Le patient reste un minimum de 6 heures en chambre radioprotégée et rentre au domicile après. Au retour à domicile, l’isolement n’est pas nécessaire, les proches peuvent être côtoyés comme d’habitude. Une fatigue peut survenir dans la semaine qui suit le traitement.
Le traitement complet consiste en un total de 6 cures espacées de 6 ± 1 semaines. Entre chaque cure sont organisés une consultation, un bilan biologique et éventuellement un bilan d’imagerie.

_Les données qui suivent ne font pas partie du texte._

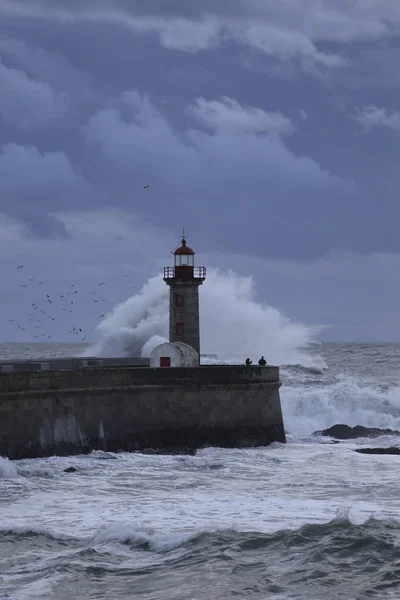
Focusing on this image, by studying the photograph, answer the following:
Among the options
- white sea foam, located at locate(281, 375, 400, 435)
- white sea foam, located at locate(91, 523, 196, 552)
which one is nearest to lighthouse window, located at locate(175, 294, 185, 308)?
white sea foam, located at locate(281, 375, 400, 435)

Les centres de Médecine Nucléaire proposant la RIV au PSMA devraient être en augmentation en France dans les prochaines années pour assurer une prise en charge homogène et optimale des patients sur le territoire National.
CONCLUSION
La médecine Nucléaire joue un rôle clé dans la prise en charge des patients atteints de cancer de la prostate, tant pour le diagnostic par imagerie TEP que pour la thérapie. Son essor permettra une disponibilité croissante et optimale durant les toutes prochaines années. Les patients placent beaucoup d’espoir dans cette nouvelle thérapie ciblée et souhaiteraient pouvoir en bénéficier plus tôt dans l’histoire de leur maladie.
La Radiothérapie Interne Vectorisée au PSMA* peut s’apparenter à un missile à tête chercheuse composé :
► d’une munition (= radioisotope),
► véhiculée par un drone (= ligand),
► qui détruit précisément la cible (cellules cancéreuses)
*PSMA = membrane de la cellule cancéreuse prostatique
Mise en ligne : janvier 2025
Contenu complété en mai 2025 par les éléments communiqués par les Drs Myriam Wartski et Eve Piekarski, Médecine Nucléaire de l’Hôpital COCHIN, APHP que l’ANAMACaP remercie vivement.